======== DATA IN THIS EXERCISE
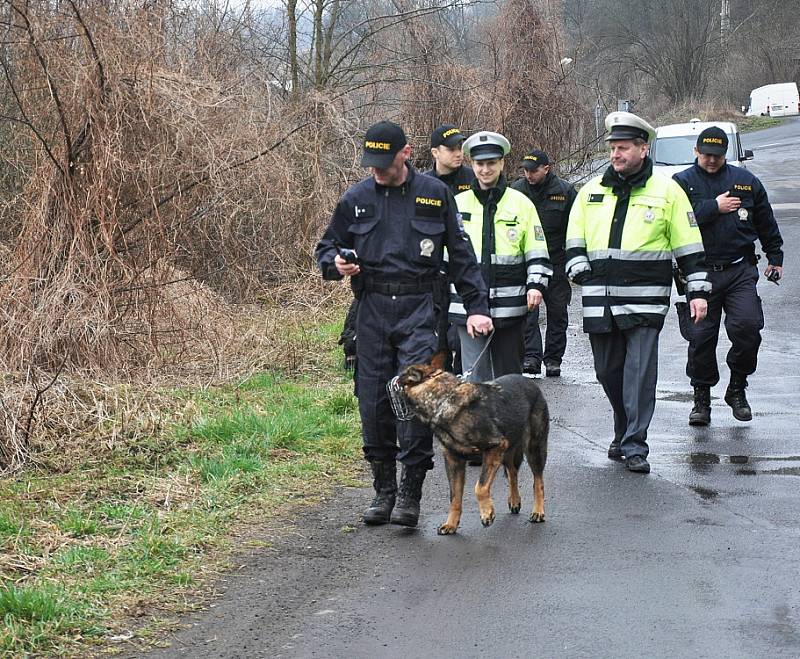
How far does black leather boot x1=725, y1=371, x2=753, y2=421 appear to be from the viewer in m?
8.91

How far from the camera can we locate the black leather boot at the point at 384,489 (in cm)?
643

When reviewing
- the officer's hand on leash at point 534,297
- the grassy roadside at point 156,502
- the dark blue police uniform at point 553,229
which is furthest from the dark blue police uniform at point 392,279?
the dark blue police uniform at point 553,229

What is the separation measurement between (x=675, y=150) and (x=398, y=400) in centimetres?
1799

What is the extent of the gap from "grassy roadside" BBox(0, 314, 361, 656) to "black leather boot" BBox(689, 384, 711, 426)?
2653 mm

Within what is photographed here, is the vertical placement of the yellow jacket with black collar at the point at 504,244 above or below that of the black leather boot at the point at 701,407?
================
EXERCISE TASK: Transcribe the material exactly, leaving every picture out.

FULL SOLUTION:
How far does black leather boot x1=725, y1=371, x2=753, y2=421 appear to be from the viewer in m?
8.91

How far from the camera can we locate the black leather boot at the point at 384,489 (in cm)?
643

When reviewing
- the officer's hand on leash at point 534,297
- the grassy roadside at point 156,502
- the dark blue police uniform at point 553,229
which is furthest from the dark blue police uniform at point 392,279?
the dark blue police uniform at point 553,229

What is the separation measurement between (x=675, y=150) and (x=398, y=400) in centimetres?
1799

What is the extent of the gap from "grassy roadside" BBox(0, 314, 361, 656) to "black leather boot" BBox(689, 384, 711, 426)?
2653 mm

Within what is photographed here, is the vertical placement of the yellow jacket with black collar at the point at 504,244 above or below that of the black leather boot at the point at 701,407?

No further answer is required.